» **Directions**:
Rescale only the lines between the line holding "At what distance from the window" and the line holding "which would you", inclusive, and write them all out again. Multiply every number in the answers, which are distances, by 0.65 and round to whole numbers with halves rounded up, keeping every other number in the records unchanged.

» **The records**:
◇ ◇ ◇ ◇ ◇
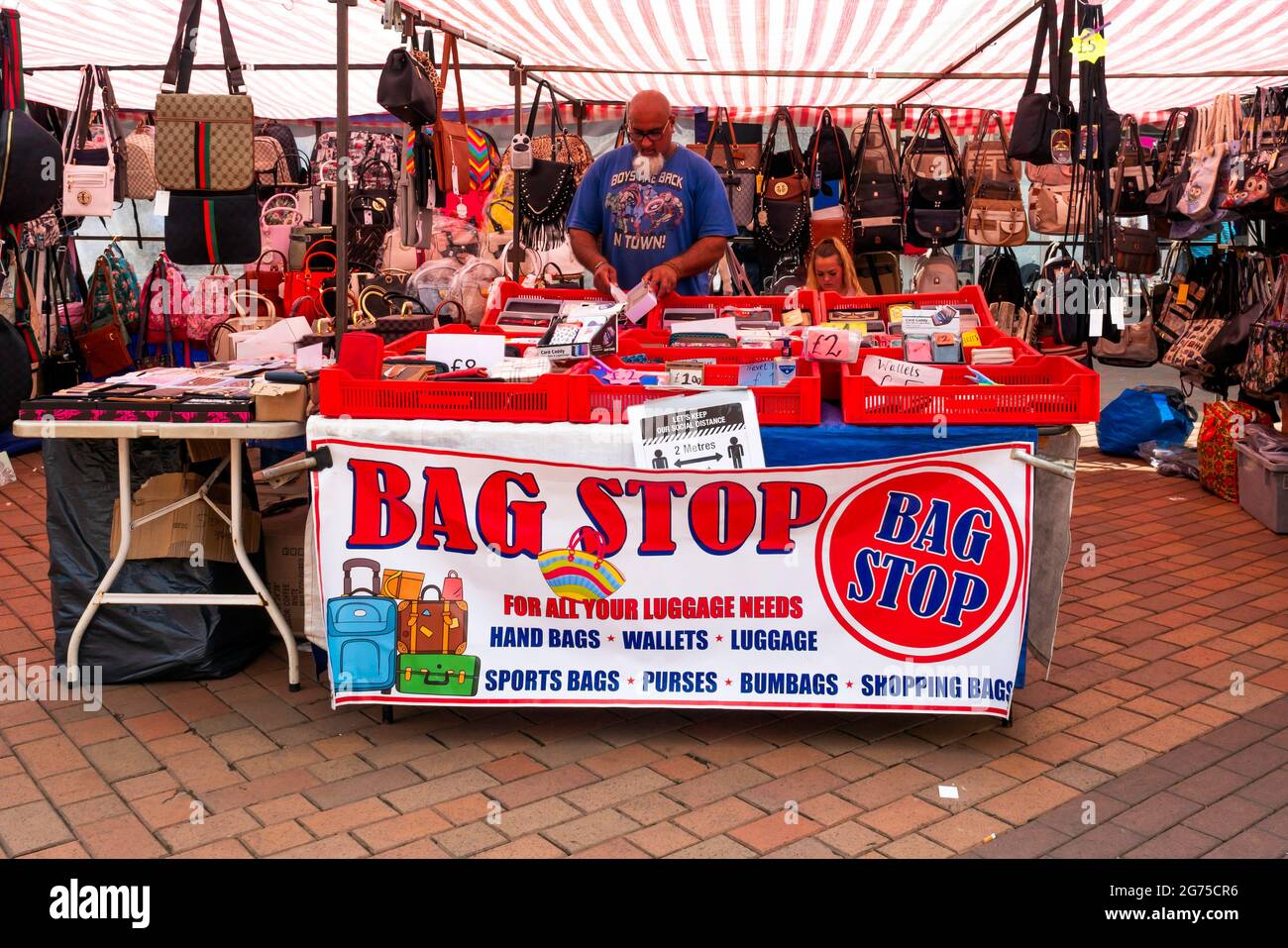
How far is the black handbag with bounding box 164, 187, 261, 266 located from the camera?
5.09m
◇ ◇ ◇ ◇ ◇
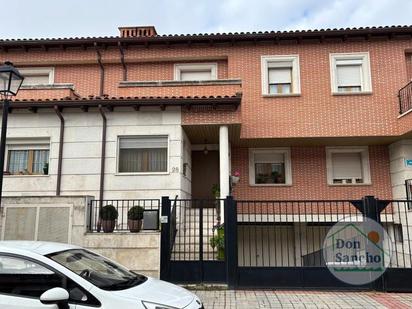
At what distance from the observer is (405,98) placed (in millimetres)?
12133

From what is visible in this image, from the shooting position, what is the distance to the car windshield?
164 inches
◇ ◇ ◇ ◇ ◇
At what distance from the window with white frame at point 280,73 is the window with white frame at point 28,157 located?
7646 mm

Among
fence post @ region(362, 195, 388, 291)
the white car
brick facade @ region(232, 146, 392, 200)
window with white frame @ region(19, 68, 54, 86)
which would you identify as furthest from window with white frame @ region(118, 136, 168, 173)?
◇ ◇ ◇ ◇ ◇
» **Output below**:
At what distance from the window with white frame at point 280,73 is the window with white frame at point 28,157 located?
4970 mm

Among
fence post @ region(362, 195, 388, 291)
the white car
brick facade @ region(232, 146, 392, 200)
window with white frame @ region(19, 68, 54, 86)
which would you identify as furthest from window with white frame @ region(118, 136, 168, 173)?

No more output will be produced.